::: DATA SUPPLIED :::

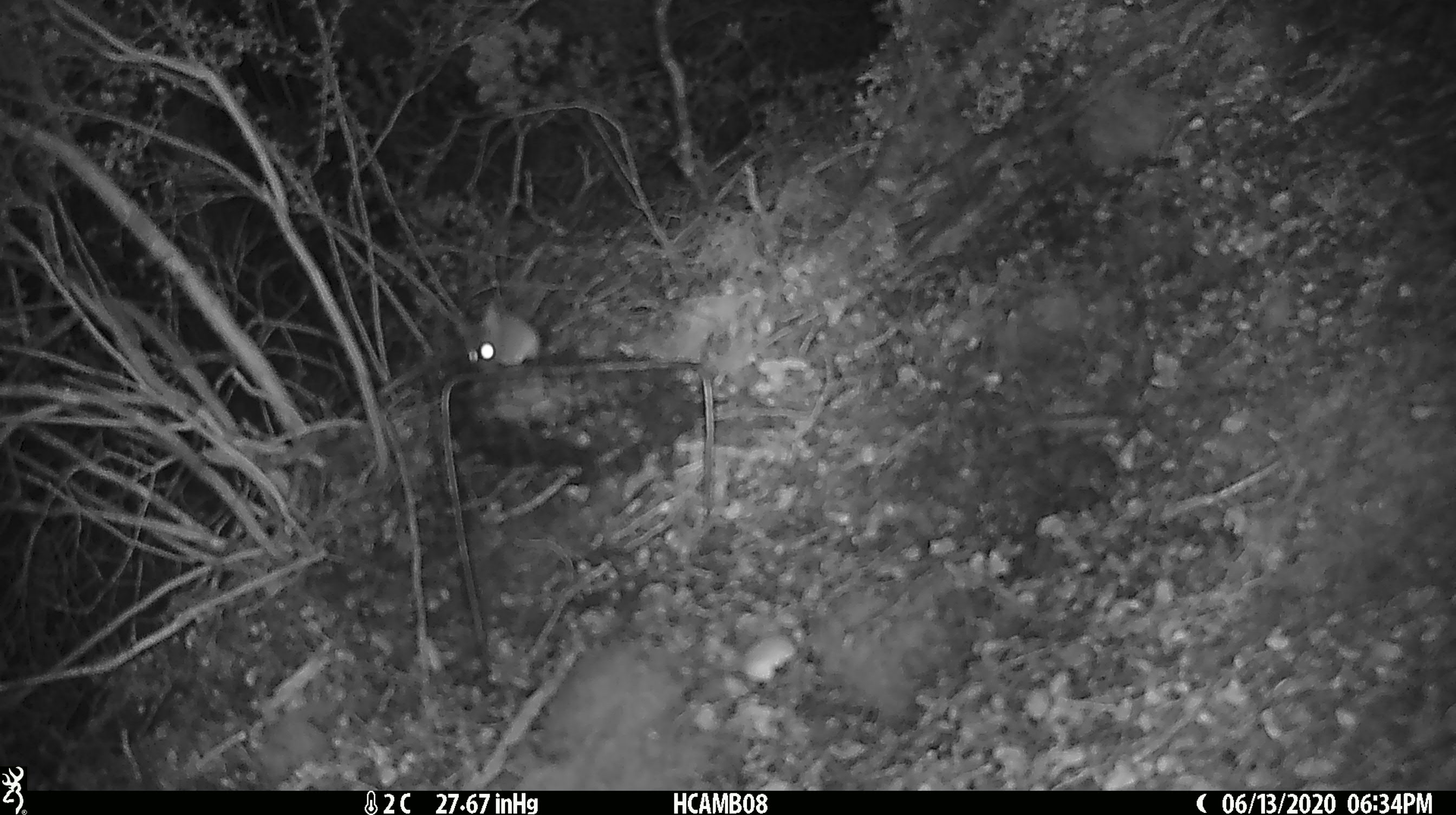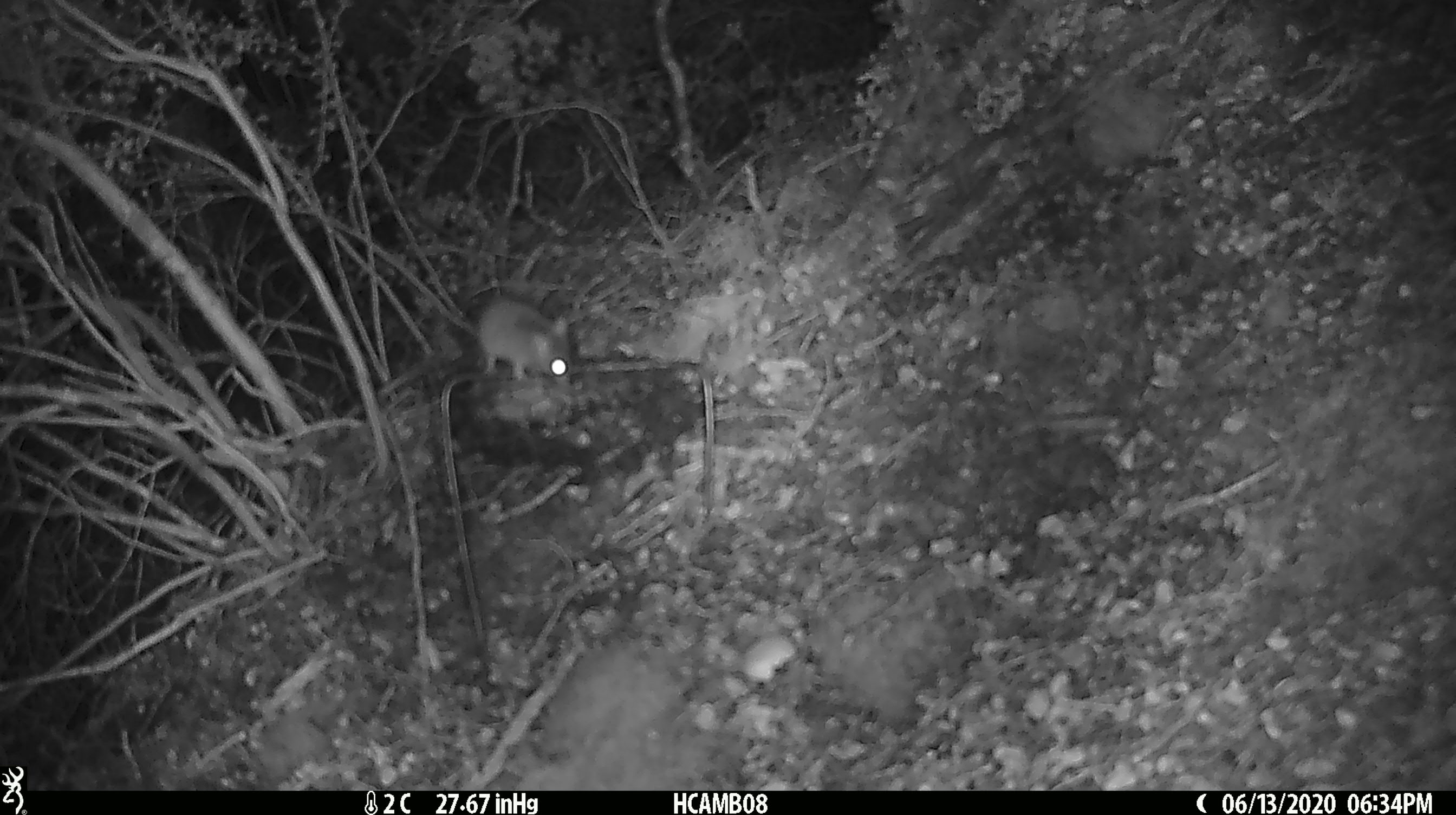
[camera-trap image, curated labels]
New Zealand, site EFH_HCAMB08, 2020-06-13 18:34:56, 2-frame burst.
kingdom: Animalia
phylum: Chordata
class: Mammalia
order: Rodentia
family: Muridae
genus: Mus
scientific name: Mus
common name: mouse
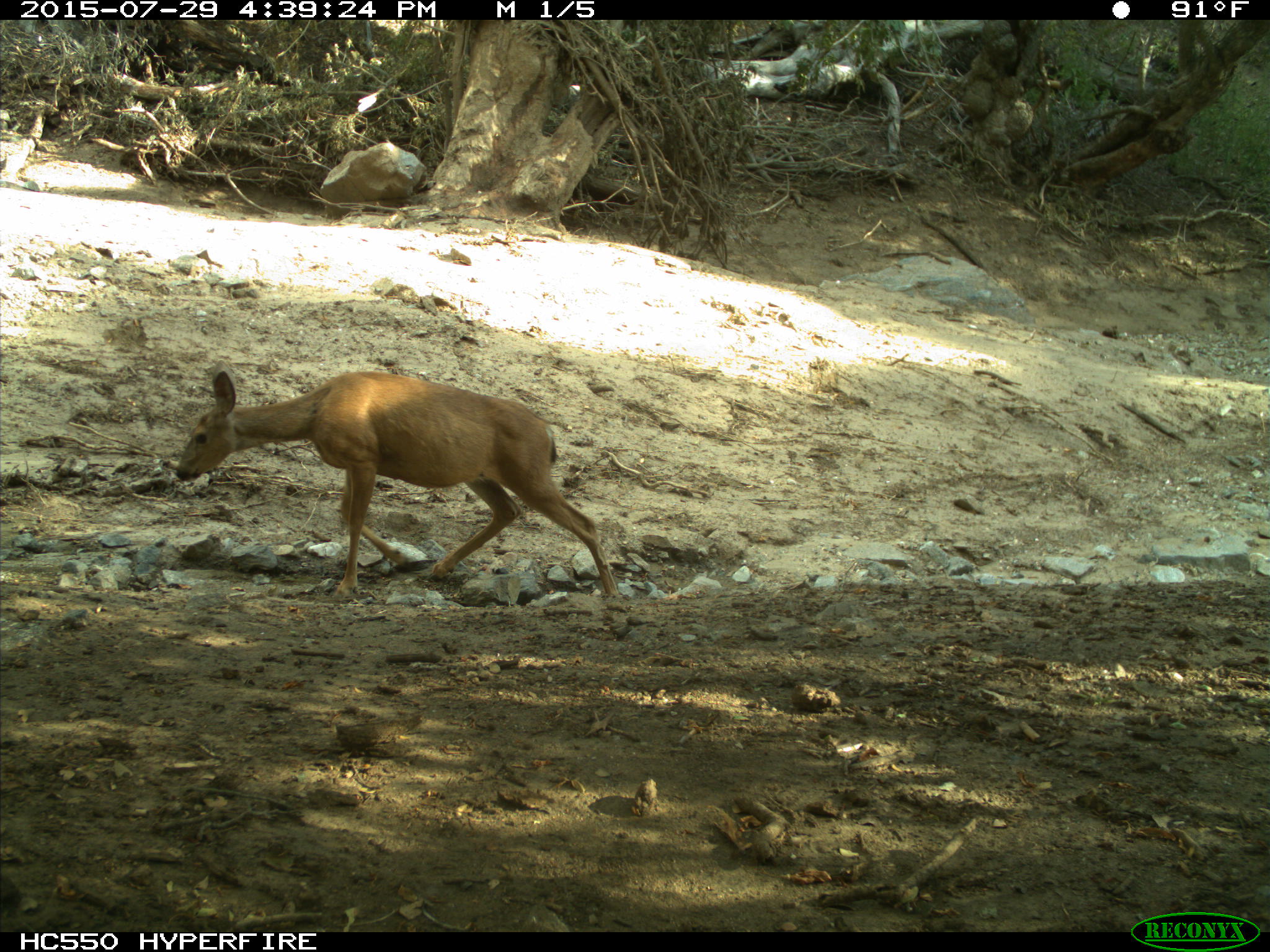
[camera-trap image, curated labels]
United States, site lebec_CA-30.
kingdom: Animalia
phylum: Chordata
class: Mammalia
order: Artiodactyla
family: Cervidae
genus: Odocoileus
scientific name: Odocoileus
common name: deer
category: unidentified deer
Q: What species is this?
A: Unidentified deer (deer) (Odocoileus).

:::

* **EXERCISE OBJECTIVE**
Every line of the data above is to be set down word for word, with the pictures left out.

* **REPLY**
[camera-trap image, curated labels]
New Zealand, site EFH_HCAMB08, 2020-06-13 18:34:56, 2-frame burst.
kingdom: Animalia
phylum: Chordata
class: Mammalia
order: Rodentia
family: Muridae
genus: Mus
scientific name: Mus
common name: mouse
[camera-trap image, curated labels]
United States, site lebec_CA-30.
kingdom: Animalia
phylum: Chordata
class: Mammalia
order: Artiodactyla
family: Cervidae
genus: Odocoileus
scientific name: Odocoileus
common name: deer
category: unidentified deer
Q: What species is this?
A: Unidentified deer (deer) (Odocoileus).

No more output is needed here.